Indonesiainside.id – Menteri Lingkungan Hidup Hanif Faisol Nurofiq mengonfirmasi tujuh potensi lokasi pembangunan instalasi pengolah sampah menjadi energi listrik (PSEL) dengan hasil verifikasinya telah diserahkan kepada CEO Badan Pengelola Investasi Danantara, Rosan Perkasa Roeslani.
“Pembangunan fasilitas PSEL adalah solusi konkret untuk menjawab tantangan pengelolaan sampah di kota-kota besar yang menghasilkan lebih dari 1.000 ton sampah per hari. Teknologi ini akan mengubah beban lingkungan menjadi sumber energi terbarukan yang bermanfaat bagi masyarakat,” kata Hanif di Jakarta, Jumat.

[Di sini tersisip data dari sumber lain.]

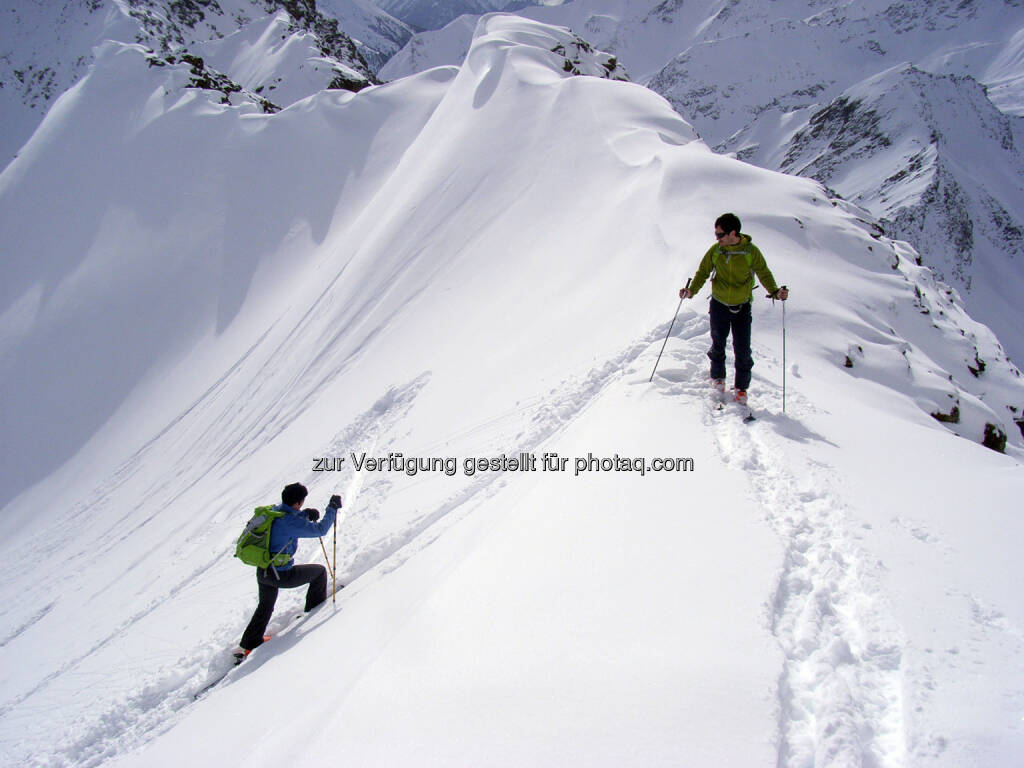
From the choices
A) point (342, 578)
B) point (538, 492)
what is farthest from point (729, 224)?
point (342, 578)

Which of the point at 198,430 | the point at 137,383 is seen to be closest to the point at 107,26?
the point at 137,383

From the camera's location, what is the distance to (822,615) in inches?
120

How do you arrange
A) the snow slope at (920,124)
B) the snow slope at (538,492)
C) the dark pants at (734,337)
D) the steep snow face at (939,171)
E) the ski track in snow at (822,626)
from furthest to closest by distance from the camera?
the snow slope at (920,124) < the steep snow face at (939,171) < the dark pants at (734,337) < the snow slope at (538,492) < the ski track in snow at (822,626)

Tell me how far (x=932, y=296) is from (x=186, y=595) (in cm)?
1530

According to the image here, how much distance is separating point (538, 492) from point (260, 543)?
2.88 meters

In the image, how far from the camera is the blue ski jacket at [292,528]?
558cm

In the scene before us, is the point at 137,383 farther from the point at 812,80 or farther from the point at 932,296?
the point at 812,80

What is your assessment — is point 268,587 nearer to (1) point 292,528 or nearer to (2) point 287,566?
(2) point 287,566

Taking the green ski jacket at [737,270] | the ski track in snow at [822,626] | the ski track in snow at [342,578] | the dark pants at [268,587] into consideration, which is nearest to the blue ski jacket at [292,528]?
the dark pants at [268,587]

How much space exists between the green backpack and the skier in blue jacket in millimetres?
47

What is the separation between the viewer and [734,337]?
5.95 metres

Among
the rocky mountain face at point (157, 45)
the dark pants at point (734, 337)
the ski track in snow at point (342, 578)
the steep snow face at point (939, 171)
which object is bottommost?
the ski track in snow at point (342, 578)

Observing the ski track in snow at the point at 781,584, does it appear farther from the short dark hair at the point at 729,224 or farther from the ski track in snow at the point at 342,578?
the short dark hair at the point at 729,224

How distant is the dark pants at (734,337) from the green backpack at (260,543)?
477 cm
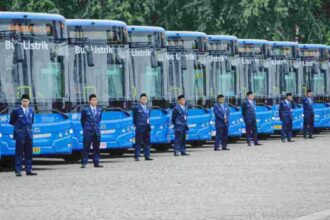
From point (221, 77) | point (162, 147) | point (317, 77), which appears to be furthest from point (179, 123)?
point (317, 77)

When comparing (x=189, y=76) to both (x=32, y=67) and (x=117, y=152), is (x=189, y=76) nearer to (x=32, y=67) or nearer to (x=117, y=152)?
(x=117, y=152)

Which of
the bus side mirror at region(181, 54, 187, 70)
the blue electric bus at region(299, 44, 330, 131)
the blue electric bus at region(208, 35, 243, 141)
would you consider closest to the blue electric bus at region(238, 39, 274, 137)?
the blue electric bus at region(208, 35, 243, 141)

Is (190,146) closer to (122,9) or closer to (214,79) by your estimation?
(214,79)

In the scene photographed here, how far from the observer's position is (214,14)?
55.9 meters

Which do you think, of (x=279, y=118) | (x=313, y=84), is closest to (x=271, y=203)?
(x=279, y=118)

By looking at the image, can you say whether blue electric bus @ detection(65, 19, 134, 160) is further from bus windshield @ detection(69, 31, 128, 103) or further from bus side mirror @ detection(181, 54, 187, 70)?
bus side mirror @ detection(181, 54, 187, 70)

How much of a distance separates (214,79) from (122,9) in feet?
54.0

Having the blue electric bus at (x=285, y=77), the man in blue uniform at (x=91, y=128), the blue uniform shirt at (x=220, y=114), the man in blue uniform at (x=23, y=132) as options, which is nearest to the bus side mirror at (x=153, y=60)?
the blue uniform shirt at (x=220, y=114)

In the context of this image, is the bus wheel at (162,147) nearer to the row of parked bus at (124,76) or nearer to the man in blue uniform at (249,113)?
the row of parked bus at (124,76)

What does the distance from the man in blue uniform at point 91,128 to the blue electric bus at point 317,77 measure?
18.8 metres

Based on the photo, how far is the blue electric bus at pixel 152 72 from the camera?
102 feet

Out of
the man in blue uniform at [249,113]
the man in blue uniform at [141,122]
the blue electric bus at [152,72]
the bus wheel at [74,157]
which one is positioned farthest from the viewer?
the man in blue uniform at [249,113]

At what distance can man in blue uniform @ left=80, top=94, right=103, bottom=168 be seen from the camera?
26.5 metres

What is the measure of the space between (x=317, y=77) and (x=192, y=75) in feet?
37.7
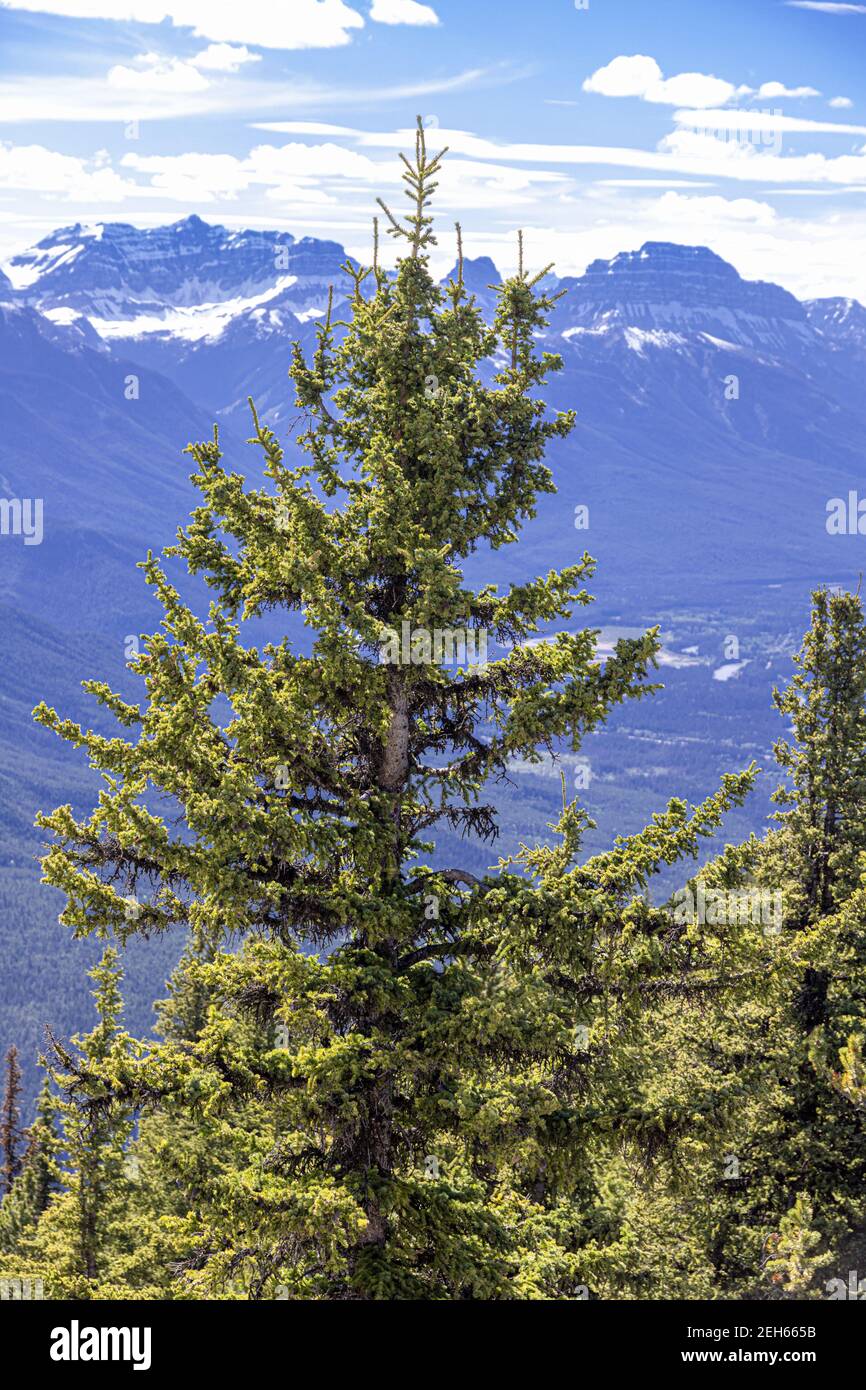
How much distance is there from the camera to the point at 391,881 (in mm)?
14891

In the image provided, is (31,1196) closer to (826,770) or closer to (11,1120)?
(11,1120)

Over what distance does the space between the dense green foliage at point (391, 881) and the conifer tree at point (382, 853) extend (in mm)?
46

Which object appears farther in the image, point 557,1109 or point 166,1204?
point 166,1204

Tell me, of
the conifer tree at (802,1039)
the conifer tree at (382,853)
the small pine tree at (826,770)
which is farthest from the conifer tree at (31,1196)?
the conifer tree at (382,853)

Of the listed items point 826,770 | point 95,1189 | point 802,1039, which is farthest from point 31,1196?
point 826,770

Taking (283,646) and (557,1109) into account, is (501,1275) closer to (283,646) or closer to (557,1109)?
(557,1109)

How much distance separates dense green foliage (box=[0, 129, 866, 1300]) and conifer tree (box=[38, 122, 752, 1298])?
0.05 metres

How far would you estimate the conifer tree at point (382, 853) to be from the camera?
13109mm

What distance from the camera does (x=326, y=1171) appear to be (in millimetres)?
14320

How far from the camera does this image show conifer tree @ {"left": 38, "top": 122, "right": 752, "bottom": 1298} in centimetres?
1311

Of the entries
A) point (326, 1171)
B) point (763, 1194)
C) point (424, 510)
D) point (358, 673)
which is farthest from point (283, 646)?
point (763, 1194)

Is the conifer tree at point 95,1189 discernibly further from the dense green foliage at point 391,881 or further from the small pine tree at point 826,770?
the small pine tree at point 826,770
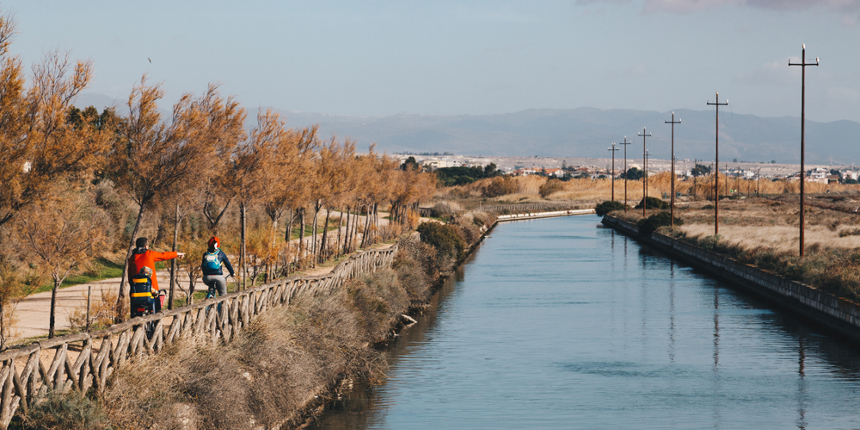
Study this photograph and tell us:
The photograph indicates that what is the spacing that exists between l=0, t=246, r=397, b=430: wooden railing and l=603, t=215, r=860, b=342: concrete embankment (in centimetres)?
1530

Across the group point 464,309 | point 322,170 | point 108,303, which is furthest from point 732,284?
point 108,303

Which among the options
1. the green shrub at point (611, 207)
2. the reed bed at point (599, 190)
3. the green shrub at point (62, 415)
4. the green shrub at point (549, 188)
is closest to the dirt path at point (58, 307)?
the green shrub at point (62, 415)

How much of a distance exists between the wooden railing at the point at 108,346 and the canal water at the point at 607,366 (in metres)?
2.67

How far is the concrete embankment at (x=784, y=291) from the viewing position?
23969 mm

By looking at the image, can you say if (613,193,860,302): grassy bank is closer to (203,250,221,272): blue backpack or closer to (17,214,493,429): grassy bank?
(17,214,493,429): grassy bank

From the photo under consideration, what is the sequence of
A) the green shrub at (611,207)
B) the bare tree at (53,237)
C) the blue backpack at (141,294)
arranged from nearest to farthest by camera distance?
the blue backpack at (141,294)
the bare tree at (53,237)
the green shrub at (611,207)

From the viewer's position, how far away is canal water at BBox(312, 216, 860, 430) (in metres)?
16.6

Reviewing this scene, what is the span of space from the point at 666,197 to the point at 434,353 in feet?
392

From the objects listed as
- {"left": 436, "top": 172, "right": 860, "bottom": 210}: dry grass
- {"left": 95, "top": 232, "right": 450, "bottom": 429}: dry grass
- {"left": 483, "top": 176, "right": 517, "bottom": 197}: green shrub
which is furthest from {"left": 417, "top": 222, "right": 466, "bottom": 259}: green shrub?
{"left": 483, "top": 176, "right": 517, "bottom": 197}: green shrub

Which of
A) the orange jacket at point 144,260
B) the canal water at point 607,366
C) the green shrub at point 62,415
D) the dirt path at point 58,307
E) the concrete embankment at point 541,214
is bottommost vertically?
the canal water at point 607,366

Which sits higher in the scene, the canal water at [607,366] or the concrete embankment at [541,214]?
the concrete embankment at [541,214]

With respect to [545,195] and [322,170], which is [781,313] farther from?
[545,195]

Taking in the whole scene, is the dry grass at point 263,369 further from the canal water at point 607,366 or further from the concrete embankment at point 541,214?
the concrete embankment at point 541,214

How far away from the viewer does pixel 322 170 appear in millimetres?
35531
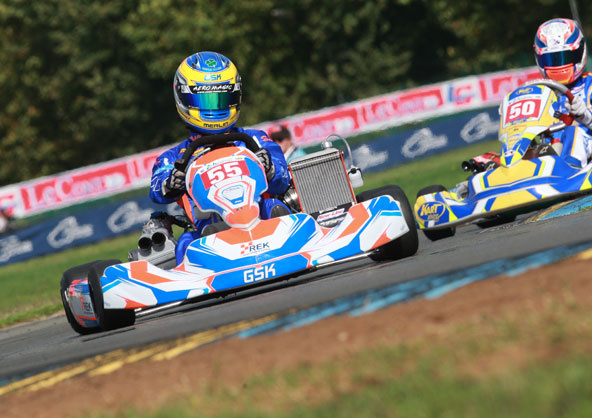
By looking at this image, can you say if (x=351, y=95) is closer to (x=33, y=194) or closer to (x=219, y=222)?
(x=33, y=194)

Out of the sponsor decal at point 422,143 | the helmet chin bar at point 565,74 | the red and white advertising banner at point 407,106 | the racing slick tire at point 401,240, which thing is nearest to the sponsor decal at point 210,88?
the racing slick tire at point 401,240

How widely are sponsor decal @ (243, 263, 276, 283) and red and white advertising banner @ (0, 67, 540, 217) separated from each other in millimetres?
20189

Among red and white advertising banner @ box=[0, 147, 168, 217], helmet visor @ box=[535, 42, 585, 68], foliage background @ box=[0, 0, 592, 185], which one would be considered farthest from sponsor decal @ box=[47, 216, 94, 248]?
foliage background @ box=[0, 0, 592, 185]

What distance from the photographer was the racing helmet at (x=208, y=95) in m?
7.98

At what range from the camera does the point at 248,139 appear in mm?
7641

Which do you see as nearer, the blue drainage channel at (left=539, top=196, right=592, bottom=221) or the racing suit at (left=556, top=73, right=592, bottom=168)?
the blue drainage channel at (left=539, top=196, right=592, bottom=221)

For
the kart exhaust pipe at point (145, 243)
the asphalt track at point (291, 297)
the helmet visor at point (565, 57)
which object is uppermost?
the helmet visor at point (565, 57)

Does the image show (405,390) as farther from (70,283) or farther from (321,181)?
(70,283)

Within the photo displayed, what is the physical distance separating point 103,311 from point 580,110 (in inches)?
182

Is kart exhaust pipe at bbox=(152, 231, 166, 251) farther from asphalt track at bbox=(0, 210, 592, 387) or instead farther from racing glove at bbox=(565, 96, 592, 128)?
racing glove at bbox=(565, 96, 592, 128)

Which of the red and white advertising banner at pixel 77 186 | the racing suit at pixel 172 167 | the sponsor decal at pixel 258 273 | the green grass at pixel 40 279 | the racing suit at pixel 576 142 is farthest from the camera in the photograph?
the red and white advertising banner at pixel 77 186

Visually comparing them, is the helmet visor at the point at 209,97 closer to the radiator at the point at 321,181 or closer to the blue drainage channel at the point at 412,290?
the radiator at the point at 321,181

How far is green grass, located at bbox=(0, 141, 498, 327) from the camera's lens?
12.6 m

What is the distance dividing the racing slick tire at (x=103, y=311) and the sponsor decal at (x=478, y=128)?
21407mm
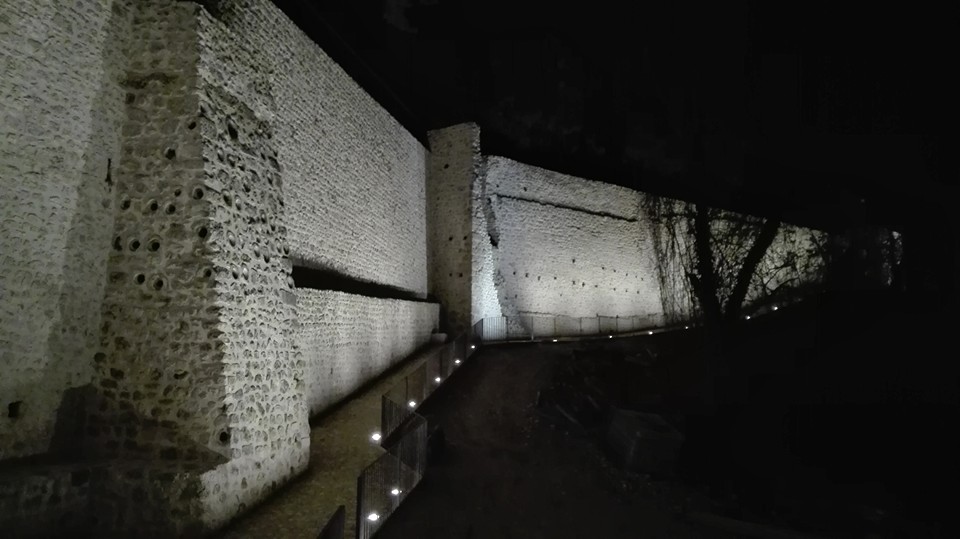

Hanif menjelaskan bahwa penyampaian hasil verifikasi tersebut merupakan tindak lanjut dari Rapat Koordinasi Terbatas tingkat menteri yang digelar oleh Kementerian Koordinator Bidang Pangan pada 2 Oktober 2025.
Verifikasi lapangan dilakukan bersama Kementerian Dalam Negeri, Kementerian Energi dan Sumber Daya Mineral, Danantara, serta PT PLN (Persero). Hasilnya, terdapat tujuh wilayah aglomerasi di enam provinsi yang dinilai layak menjadi lokasi PSEL.
Ketujuh wilayah tersebut mencakup Yogyakarta Raya (Kota Yogyakarta, Kabupaten Sleman, Kabupaten Bantul), Denpasar Raya (Kota Denpasar, Kabupaten Badung), Bogor Raya (Kota Bogor, Kabupaten Bogor, Kota Depok), Bekasi Raya (Kota Bekasi, Kabupaten Bekasi), Tangerang Raya (Kabupaten Tangerang, Kota Tangerang, Kota Tangerang Selatan), Medan Raya (Kota Medan, Kabupaten Deli Serdang), serta Semarang Raya (Kota Semarang, Kabupaten Semarang).
Sementara dua wilayah lain, yakni Daerah Khusus Jakarta dan Bandung Raya, belum dapat direkomendasikan karena belum memenuhi persyaratan utama seperti ketersediaan lahan sesuai kriteria teknis dan kesiapan administratif. Untuk Jakarta, lahan yang diajukan hanya seluas 3,05 hektare dan berlokasi di dekat Jakarta International Stadium (JIS) serta area permukiman padat. Sedangkan di Bandung Raya, belum tersedia lahan yang memenuhi kriteria baik dari sisi teknis maupun administratif.
Kementerian Lingkungan Hidup bersama kementerian dan lembaga terkait akan melanjutkan verifikasi ke wilayah lain sesuai hasil rakortas, termasuk Bandar Lampung Raya dan Serang Raya, guna memastikan kesiapan daerah dalam mendukung implementasi pembangunan PSEL secara nasional.
“Proses yang dilakukan saat ini merupakan langkah percepatan agar ketika Rancangan Peraturan Presiden tentang Penanganan Sampah Perkotaan melalui Pengolah Sampah Menjadi Energi Terbarukan telah ditetapkan oleh Bapak Presiden, pembangunan PSEL dapat segera dimulai,” ujar Hanif.
Ia menambahkan, pembangunan PSEL diharapkan mampu mengatasi persoalan pengelolaan sampah di daerah dengan volume harian tinggi, TPA yang sudah kelebihan kapasitas, serta keterbatasan lahan. Pendekatan teknologi pengolahan berkapasitas besar yang sudah terbukti di berbagai negara itu dinilai mampu mereduksi volume sampah secara signifikan, mempercepat proses pengolahan, sekaligus menghasilkan energi listrik ramah lingkungan.